■ **Assignment**: According to the correlator capabilities overview, how is the 16 GHz of bandwidth per antenna arranged?

■ **Passage provided**:
This section provides an overview of the capabilities of the correlator described in this document. Some of these capabilities exist to meet EVLA science and system requirements, and others evolved from the chosen signal processing and architecture.

- 16 GHz of bandwidth per antenna arranged as eight 2 GHz basebands (or four pairs). Bandwidth can be traded-off for number of antennas without correlator modification. Inputs support flexible allocation of basebands and baseband widths.
- Each 2 GHz baseband input can be on a different delay center on the sky for flexible multi-beaming. Different baseband inputs could process the same data (with a front-end switch) with a completely different delay center.
- 16,384 spectral channels per baseline at the widest bandwidths. Up to 256k spectral channels per cross-correlation on 2 basebands using "recirculation". “Wideband recirculation” provides more spectral channels at wide bandwidths with sensitivity losses.
- High performance data output capability. The nominal 40-station configuration could produce ~3 Gvis/sec. The extreme 40-station configuration could produce ~12 Gvis/sec. However, the output data rate will largely be determined by back-end processing capability, and data volume handling limits.
- ≤4 or 8-bit sampling and/or correlation for high spectral dynamic range and spectral purity.

■ **Supplied information**:

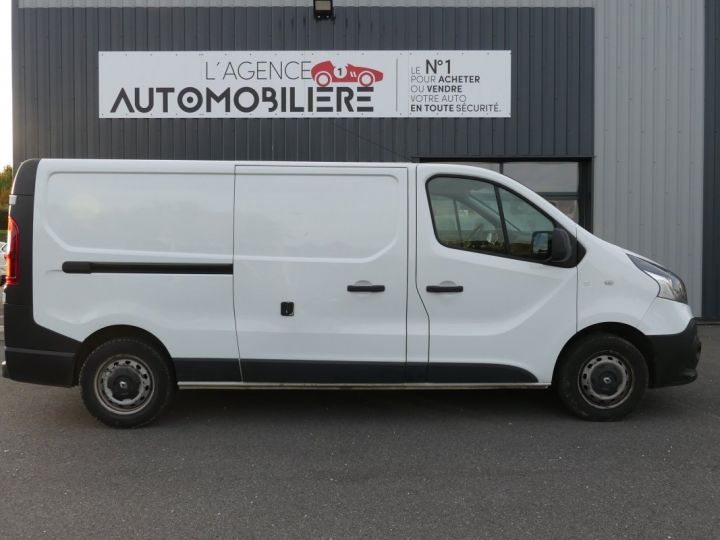 Vehiculo comercial Renault Trafic Otro L2H1 1200 DCI 90 CV Blanc - 6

■ **Solution**: As eight 2 GHz basebands (or four pairs).